Interventions for Treating Microscopic Colitis: A Cochrane Inflammatory Bowel Disease and Functional Bowel Disorders Review Group Systematic Review of Randomized Trials

OBJECTIVES:To conduct a systematic review to determine effective treatments for patients with collagenous colitis or lymphocytic colitis, the two subtypes of microscopic colitis.METHODS:Relevant papers were identified via the MEDLINE, PUBMED, and Cochrane Collaboration databases, manual searches of the references of identified papers and review papers on microscopic colitis, as well as searches of abstracts from major gastroenterological meetings.RESULTS:All studies assessing treatment of microscopic colitis had relatively small sample sizes. A total of 10 randomized trials included patients with collagenous colitis. Budesonide was studied for induction of response in three trials and for maintenance of response in two trials. The pooled odds ratio for inducing clinical response with budesonide was 12.32 (95% confidence interval, CI 5.53–27.46), and for maintaining clinical response was 8.82 (95% CI 3.19–24.37), with a number needed to treat (NNT) of 2 patients for each outcome. Budesonide also induced and maintained histological response and was well tolerated. Bismuth subsalicylate, prednisolone, and mesalamine with or without cholestyramine may be effective, whereas Boswellia serrata extract and probiotics were ineffective for treating collagenous colitis. Three randomized trials included patients with lymphocytic colitis. Budesonide was shown in one study to be effective for inducing clinical response (OR 9.00; 95% CI 1.98–40.93), with an NNT of three patients. Budesonide also induced histological response and was well tolerated. Bismuth subsalicylate and mesalamine with or without cholestyramine may be effective for treating lymphocytic colitis. No trials assessed maintenance of response in patients with lymphocytic colitis.CONCLUSIONS:Budesonide is effective and well tolerated for inducing and maintaining clinical and histological responses in patients with collagenous colitis, and for inducing clinical and histological responses in patients with lymphocytic colitis.
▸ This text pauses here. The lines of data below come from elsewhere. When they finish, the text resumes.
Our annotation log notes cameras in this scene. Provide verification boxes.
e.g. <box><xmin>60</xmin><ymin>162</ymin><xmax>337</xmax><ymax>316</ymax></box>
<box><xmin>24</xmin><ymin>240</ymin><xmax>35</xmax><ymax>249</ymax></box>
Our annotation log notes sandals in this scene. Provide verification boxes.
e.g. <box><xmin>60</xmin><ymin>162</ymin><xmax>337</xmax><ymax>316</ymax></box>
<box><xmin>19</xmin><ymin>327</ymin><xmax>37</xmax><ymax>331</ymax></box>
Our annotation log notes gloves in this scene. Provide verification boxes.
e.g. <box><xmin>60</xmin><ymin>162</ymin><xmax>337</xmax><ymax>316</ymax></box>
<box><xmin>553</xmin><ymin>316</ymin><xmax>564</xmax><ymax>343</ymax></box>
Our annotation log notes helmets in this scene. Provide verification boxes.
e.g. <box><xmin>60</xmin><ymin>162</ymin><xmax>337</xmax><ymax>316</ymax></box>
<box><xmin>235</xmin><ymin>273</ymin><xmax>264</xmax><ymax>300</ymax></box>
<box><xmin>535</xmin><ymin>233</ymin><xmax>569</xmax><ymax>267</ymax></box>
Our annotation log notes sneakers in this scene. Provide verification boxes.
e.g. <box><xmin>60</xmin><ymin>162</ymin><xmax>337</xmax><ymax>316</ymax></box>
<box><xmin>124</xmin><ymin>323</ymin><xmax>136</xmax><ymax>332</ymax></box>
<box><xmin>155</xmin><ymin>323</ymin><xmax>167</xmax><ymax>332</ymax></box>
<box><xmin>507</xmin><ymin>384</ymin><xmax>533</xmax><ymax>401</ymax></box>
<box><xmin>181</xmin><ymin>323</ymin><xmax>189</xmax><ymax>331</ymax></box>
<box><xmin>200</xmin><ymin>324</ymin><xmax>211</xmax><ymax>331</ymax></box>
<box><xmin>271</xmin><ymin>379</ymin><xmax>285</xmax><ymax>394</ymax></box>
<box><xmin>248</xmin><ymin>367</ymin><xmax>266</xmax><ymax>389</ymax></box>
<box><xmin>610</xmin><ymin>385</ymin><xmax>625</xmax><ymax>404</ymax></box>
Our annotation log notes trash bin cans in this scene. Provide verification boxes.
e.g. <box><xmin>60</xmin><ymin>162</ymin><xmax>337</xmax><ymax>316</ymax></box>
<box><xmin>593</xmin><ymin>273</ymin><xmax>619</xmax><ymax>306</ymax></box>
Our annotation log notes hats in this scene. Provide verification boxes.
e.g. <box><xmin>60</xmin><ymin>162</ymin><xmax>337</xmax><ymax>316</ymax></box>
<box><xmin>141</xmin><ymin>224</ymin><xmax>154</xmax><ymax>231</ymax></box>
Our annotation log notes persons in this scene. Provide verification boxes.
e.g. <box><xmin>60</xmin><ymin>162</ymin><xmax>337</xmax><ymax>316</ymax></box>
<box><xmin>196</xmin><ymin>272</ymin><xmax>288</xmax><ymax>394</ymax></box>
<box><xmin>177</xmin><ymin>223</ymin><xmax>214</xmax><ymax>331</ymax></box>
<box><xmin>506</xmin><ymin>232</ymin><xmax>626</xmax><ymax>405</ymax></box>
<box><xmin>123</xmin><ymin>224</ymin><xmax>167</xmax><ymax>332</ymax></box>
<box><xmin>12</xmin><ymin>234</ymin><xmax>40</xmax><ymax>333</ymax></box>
Determining the magnitude of benefit is limited by the small sample sizes of the studies. The evidence for other agents, including bismuth subsalicylate, prednisolone, B. serrata extract, probiotics, and mesalamine with or without cholestyramine is weaker. It is not clear that any of these agents induce or maintain actual remission of collagenous or lymphocytic colitis, as opposed to clinical or histological response.

Interventions for treating collagenous colitis.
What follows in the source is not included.